→ JOB
Locate every line in the data below that contains the word "closest", and copy each of those lines.

→ SUPPLIED MATERIAL
···

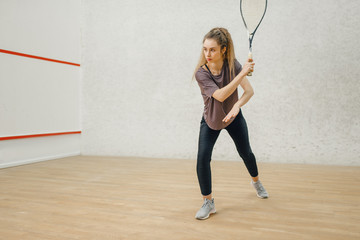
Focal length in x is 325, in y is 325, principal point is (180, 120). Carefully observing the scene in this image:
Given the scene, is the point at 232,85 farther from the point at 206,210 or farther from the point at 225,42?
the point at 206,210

···

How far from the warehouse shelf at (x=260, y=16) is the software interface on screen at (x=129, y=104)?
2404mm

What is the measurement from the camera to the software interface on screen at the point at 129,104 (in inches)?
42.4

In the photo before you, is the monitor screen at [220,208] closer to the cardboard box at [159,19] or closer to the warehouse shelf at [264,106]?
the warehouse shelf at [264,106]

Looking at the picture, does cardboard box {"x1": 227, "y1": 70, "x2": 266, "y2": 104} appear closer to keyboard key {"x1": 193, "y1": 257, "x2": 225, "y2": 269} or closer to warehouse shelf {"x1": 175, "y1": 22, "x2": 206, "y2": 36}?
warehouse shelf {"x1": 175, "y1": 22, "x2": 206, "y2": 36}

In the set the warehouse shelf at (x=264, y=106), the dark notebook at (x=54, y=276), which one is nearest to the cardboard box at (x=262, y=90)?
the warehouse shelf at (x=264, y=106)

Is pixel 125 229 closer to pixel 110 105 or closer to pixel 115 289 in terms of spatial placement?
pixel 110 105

···

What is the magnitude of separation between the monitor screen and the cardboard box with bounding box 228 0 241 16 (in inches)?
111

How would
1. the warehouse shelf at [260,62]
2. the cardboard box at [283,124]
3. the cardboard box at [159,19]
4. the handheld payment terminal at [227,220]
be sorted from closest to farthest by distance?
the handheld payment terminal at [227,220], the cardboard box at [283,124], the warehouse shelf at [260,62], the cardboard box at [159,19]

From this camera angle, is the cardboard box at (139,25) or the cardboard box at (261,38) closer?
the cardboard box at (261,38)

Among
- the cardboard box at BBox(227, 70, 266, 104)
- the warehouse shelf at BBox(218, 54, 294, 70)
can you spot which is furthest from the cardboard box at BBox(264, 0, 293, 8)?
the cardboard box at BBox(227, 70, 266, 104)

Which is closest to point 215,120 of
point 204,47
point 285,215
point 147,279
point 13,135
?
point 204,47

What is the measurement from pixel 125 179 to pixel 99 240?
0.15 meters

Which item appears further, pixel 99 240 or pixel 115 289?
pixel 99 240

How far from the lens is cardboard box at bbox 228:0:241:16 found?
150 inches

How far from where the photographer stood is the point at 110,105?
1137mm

···

→ WRITTEN ANSWER
be sorted from closest to farthest by distance?
Which is closest to point 215,120 of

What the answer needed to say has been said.